Abstract
This study was undertaken to determine the effect of three different mixtures of some N2-fixing plant growth-promoting rhizobacteria (PGPR) on growth, yield, element content and nitrate accumulation as well as the effect on the reduction of nitrogen fertilization of lettuce (Lactuca sativa L.). The measurements were made in two separate experiments in 2015 between 6 June – 5 August (Experiment 1) and 2 July – 3 September (Experiment 2) under the field conditions.
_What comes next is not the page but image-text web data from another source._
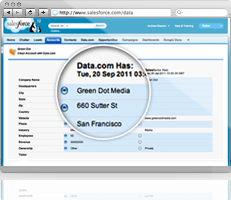 Data.com Clean compare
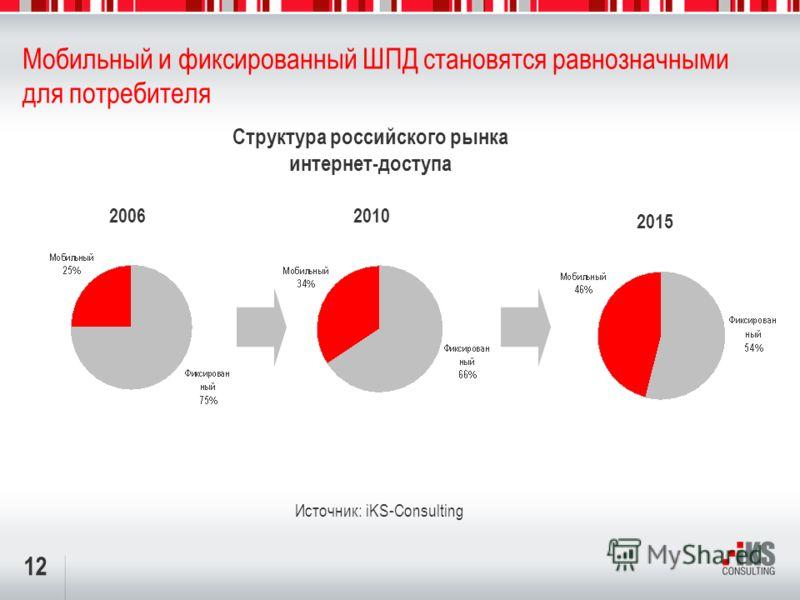 12 Мобильный и фиксированный ШПД становятся равнозначными для потребителя 2010 Источник: iKS-Consulting 2006 Структура российского рынка интернет-доступа 2015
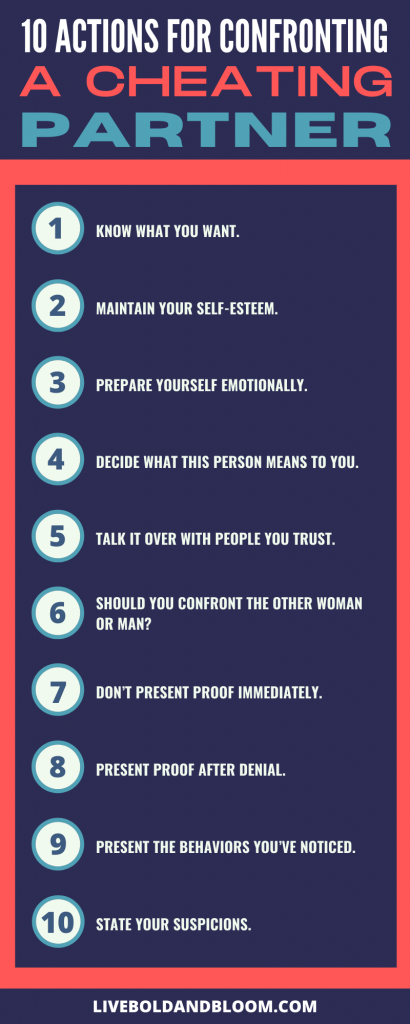 Do you think your spouse or partner is having an affair? You may wonder how to confront a cheater in the best way with or without evidence. We show you how. infographic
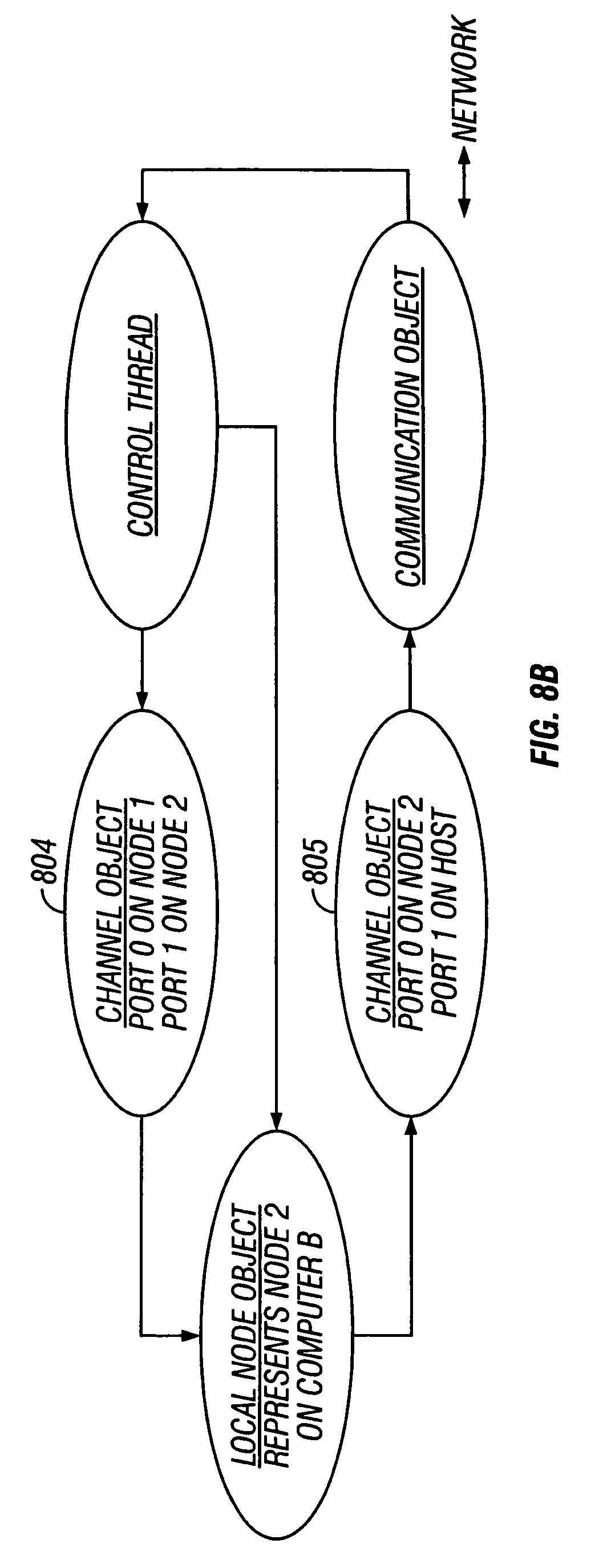 patent us7404170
Butterhead form and heat tolerant summer cultivar ‘Luna’ was used as a plant material. Agrobacterium rubi RK-34, Pantoea agglomerans RK-79 and RK-92, Pseudomonas putida RK-142 and TV-42A, Bacillus megaterium TV-6D, TV-60D and TV-91C, Pseudomonas flourescens TV-11D and Paenibacillus polymyxa TV-12E were used as N2-fixing plant growth promoting rhizobacteria. The treatments were 150 kg N/ha (available dose of AS) as ammonium sulphate (AS) [(NH4)2SO4),
(21% N)] and three different mixtures of PGPR. Further, combined uses of decreasing doses of AS
(50%, 75 kg ha–1AS and 75%, 112.5 kg ha–1 AS) and PGPR mixtures (M) such as M-1 + 75 AS, M-1 +
112.5 AS, M-2 + 75 AS, M-2 + 112.5 AS, M-3 + 75 AS and M-3 + 112.5 AS were used as additional treatments. All treatments increased the yield and the growth of lettuce according to the control. While inoculation with PGPR mixtures decreased the accumulation of heavy metals such as Cd, Ni, and Pb in lettuce, increased nutrient uptake of lettuce. It was determined that the nitrate accumulation of lettuce (cv. ‘Luna’) in PGPR mixtures were lower than the available dose of AS but higher than control. The yield in M-3 + 112.5 AS (48431 kg ha–1) was similar and in the same statistical group with the available dose of AS (48225 kg ha–1) in both experiments. Furthermore, according to the results of cost analyses, using 25% less of AS (112.5 kg ha–1) with M-3 will supply the same income instead of using AS (150 kg ha–1). It can be clearly said that the mixtures with some N2-fixing plant growth promoting rhizobacteria (PGPR), especially M-3 (P. putida
RK-142 + P. flourescens TV-11D + B. megaterium TV-91C), have a great potential to decrease the nitrogen use (25%) for environmentally friendly crop production of lettuce.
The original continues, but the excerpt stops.